Express the records as a JSON list of strings, with one string for each line and blank lines omitted.

- _Extracted records_:
+-------+
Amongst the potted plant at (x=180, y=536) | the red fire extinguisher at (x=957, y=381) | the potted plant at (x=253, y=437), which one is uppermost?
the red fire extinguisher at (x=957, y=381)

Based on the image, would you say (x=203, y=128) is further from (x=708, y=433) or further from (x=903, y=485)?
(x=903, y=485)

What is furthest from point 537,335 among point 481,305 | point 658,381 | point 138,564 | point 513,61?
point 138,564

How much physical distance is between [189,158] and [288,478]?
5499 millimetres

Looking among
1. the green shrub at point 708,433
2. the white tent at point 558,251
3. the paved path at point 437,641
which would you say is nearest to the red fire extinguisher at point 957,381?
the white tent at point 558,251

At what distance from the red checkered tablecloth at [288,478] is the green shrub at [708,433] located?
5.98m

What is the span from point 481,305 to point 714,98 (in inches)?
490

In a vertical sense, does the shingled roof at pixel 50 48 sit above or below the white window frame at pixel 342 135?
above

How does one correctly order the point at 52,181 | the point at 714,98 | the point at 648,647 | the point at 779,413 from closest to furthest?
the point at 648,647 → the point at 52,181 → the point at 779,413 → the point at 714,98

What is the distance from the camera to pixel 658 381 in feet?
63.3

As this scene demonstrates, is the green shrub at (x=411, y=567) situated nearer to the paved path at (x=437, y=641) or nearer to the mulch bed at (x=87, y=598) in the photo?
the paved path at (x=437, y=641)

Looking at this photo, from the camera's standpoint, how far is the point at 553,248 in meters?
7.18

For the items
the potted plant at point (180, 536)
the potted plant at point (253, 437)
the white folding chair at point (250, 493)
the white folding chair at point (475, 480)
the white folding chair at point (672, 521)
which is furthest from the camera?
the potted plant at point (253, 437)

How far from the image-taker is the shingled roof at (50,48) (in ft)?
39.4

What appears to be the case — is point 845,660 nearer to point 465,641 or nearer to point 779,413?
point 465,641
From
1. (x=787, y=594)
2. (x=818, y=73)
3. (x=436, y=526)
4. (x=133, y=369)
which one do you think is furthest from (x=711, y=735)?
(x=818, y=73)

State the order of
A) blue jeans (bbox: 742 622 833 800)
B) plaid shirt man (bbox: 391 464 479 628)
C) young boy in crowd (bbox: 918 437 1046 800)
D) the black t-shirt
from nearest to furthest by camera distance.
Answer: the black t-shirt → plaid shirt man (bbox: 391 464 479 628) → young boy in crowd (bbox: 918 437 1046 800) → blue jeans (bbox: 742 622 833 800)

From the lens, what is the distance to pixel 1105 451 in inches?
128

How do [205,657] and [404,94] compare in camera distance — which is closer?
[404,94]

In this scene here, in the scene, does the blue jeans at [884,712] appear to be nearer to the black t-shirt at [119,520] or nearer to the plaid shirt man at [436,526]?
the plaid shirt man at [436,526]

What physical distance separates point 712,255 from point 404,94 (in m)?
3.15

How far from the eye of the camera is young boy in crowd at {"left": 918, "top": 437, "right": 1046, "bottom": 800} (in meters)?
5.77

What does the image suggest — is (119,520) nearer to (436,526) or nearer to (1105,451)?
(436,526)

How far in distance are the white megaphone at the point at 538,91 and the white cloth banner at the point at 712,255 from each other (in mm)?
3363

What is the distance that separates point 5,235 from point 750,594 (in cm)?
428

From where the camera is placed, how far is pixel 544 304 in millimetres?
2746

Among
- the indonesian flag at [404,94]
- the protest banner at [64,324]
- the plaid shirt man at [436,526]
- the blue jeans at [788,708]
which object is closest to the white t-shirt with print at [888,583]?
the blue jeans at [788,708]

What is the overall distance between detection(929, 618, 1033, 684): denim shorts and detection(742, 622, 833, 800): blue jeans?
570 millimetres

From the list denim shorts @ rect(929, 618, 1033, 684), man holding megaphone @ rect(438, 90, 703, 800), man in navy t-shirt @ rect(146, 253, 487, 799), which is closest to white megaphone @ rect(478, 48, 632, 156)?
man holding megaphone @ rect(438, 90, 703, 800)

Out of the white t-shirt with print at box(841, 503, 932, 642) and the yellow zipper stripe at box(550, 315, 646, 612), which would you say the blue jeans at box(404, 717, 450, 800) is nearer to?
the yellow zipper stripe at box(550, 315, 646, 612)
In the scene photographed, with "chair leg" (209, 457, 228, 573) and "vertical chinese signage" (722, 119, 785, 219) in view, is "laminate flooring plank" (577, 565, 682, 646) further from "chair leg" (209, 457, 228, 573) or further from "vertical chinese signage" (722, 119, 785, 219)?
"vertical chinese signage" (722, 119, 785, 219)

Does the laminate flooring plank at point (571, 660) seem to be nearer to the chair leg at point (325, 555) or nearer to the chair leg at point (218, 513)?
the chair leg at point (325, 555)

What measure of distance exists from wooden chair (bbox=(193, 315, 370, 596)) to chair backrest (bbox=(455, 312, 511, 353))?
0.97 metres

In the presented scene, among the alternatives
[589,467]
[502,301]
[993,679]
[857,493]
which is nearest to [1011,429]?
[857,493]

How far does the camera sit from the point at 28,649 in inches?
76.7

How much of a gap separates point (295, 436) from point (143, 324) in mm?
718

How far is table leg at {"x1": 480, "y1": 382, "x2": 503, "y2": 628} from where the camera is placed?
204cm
+-------+
- _The result_:
[
  "Amongst the potted plant at (x=180, y=536) | the red fire extinguisher at (x=957, y=381) | the potted plant at (x=253, y=437), which one is uppermost?",
  "the red fire extinguisher at (x=957, y=381)",
  "Based on the image, would you say (x=203, y=128) is further from (x=708, y=433) or further from (x=903, y=485)?",
  "(x=903, y=485)",
  "What is furthest from point 537,335 among point 481,305 | point 658,381 | point 138,564 | point 513,61?",
  "point 138,564",
  "How much physical distance is between [189,158] and [288,478]?",
  "5499 millimetres",
  "Looking among",
  "1. the green shrub at point 708,433",
  "2. the white tent at point 558,251",
  "3. the paved path at point 437,641",
  "which would you say is nearest to the red fire extinguisher at point 957,381?",
  "the white tent at point 558,251",
  "At what distance from the red checkered tablecloth at [288,478] is the green shrub at [708,433] located?",
  "5.98m",
  "What is the span from point 481,305 to point 714,98 (in inches)?",
  "490",
  "In a vertical sense, does the shingled roof at pixel 50 48 sit above or below the white window frame at pixel 342 135?",
  "above",
  "How does one correctly order the point at 52,181 | the point at 714,98 | the point at 648,647 | the point at 779,413 from closest to furthest?",
  "the point at 648,647 → the point at 52,181 → the point at 779,413 → the point at 714,98",
  "What is the distance from the camera to pixel 658 381 in feet?",
  "63.3",
  "As this scene demonstrates, is the green shrub at (x=411, y=567) situated nearer to the paved path at (x=437, y=641) or nearer to the mulch bed at (x=87, y=598) in the photo?",
  "the paved path at (x=437, y=641)",
  "Looking at this photo, from the camera's standpoint, how far is the point at 553,248 in meters?",
  "7.18",
  "For the items",
  "the potted plant at point (180, 536)",
  "the potted plant at point (253, 437)",
  "the white folding chair at point (250, 493)",
  "the white folding chair at point (475, 480)",
  "the white folding chair at point (672, 521)",
  "which is furthest from the camera?",
  "the potted plant at point (253, 437)",
  "How far from the image-taker is the shingled roof at (50,48) (in ft)?",
  "39.4",
  "What appears to be the case — is point 845,660 nearer to point 465,641 or nearer to point 779,413?",
  "point 465,641",
  "From",
  "1. (x=787, y=594)",
  "2. (x=818, y=73)",
  "3. (x=436, y=526)",
  "4. (x=133, y=369)",
  "which one do you think is furthest from (x=711, y=735)?",
  "(x=818, y=73)",
  "State the order of",
  "A) blue jeans (bbox: 742 622 833 800)",
  "B) plaid shirt man (bbox: 391 464 479 628)",
  "C) young boy in crowd (bbox: 918 437 1046 800)",
  "D) the black t-shirt",
  "from nearest to furthest by camera distance.",
  "Answer: the black t-shirt → plaid shirt man (bbox: 391 464 479 628) → young boy in crowd (bbox: 918 437 1046 800) → blue jeans (bbox: 742 622 833 800)",
  "From the lens, what is the distance to pixel 1105 451 in inches?",
  "128",
  "How do [205,657] and [404,94] compare in camera distance — which is closer?",
  "[404,94]",
  "In this scene here, in the scene, does the blue jeans at [884,712] appear to be nearer to the black t-shirt at [119,520] or nearer to the plaid shirt man at [436,526]?",
  "the plaid shirt man at [436,526]",
  "What physical distance separates point 712,255 from point 404,94 (in m)?",
  "3.15",
  "How far from the eye of the camera is young boy in crowd at {\"left\": 918, \"top\": 437, \"right\": 1046, \"bottom\": 800} (in meters)?",
  "5.77",
  "What does the image suggest — is (119,520) nearer to (436,526) or nearer to (1105,451)?",
  "(436,526)",
  "How far in distance are the white megaphone at the point at 538,91 and the white cloth banner at the point at 712,255 from each other (in mm)?",
  "3363",
  "What is the distance that separates point 5,235 from point 750,594 (in cm)?",
  "428",
  "From where the camera is placed, how far is pixel 544 304 in millimetres?",
  "2746",
  "Among",
  "- the indonesian flag at [404,94]",
  "- the protest banner at [64,324]",
  "- the plaid shirt man at [436,526]",
  "- the blue jeans at [788,708]",
  "which object is closest to the white t-shirt with print at [888,583]?",
  "the blue jeans at [788,708]",
  "What is the overall distance between detection(929, 618, 1033, 684): denim shorts and detection(742, 622, 833, 800): blue jeans?",
  "570 millimetres",
  "From the list denim shorts @ rect(929, 618, 1033, 684), man holding megaphone @ rect(438, 90, 703, 800), man in navy t-shirt @ rect(146, 253, 487, 799), which is closest to white megaphone @ rect(478, 48, 632, 156)?",
  "man holding megaphone @ rect(438, 90, 703, 800)",
  "Out of the white t-shirt with print at box(841, 503, 932, 642) and the yellow zipper stripe at box(550, 315, 646, 612), which would you say the blue jeans at box(404, 717, 450, 800) is nearer to?",
  "the yellow zipper stripe at box(550, 315, 646, 612)",
  "In the scene photographed, with \"chair leg\" (209, 457, 228, 573) and \"vertical chinese signage\" (722, 119, 785, 219) in view, is \"laminate flooring plank\" (577, 565, 682, 646) further from \"chair leg\" (209, 457, 228, 573) or further from \"vertical chinese signage\" (722, 119, 785, 219)?",
  "\"vertical chinese signage\" (722, 119, 785, 219)",
  "Does the laminate flooring plank at point (571, 660) seem to be nearer to the chair leg at point (325, 555) or nearer to the chair leg at point (218, 513)?",
  "the chair leg at point (325, 555)",
  "What measure of distance exists from wooden chair (bbox=(193, 315, 370, 596)) to chair backrest (bbox=(455, 312, 511, 353))?",
  "0.97 metres",
  "In the presented scene, among the alternatives",
  "[589,467]",
  "[502,301]",
  "[993,679]",
  "[857,493]",
  "which is nearest to [1011,429]?",
  "[857,493]",
  "How far does the camera sit from the point at 28,649 in inches?",
  "76.7",
  "How much of a gap separates point (295, 436) from point (143, 324) in mm?",
  "718",
  "How far is table leg at {\"x1\": 480, \"y1\": 382, \"x2\": 503, \"y2\": 628} from where the camera is placed?",
  "204cm"
]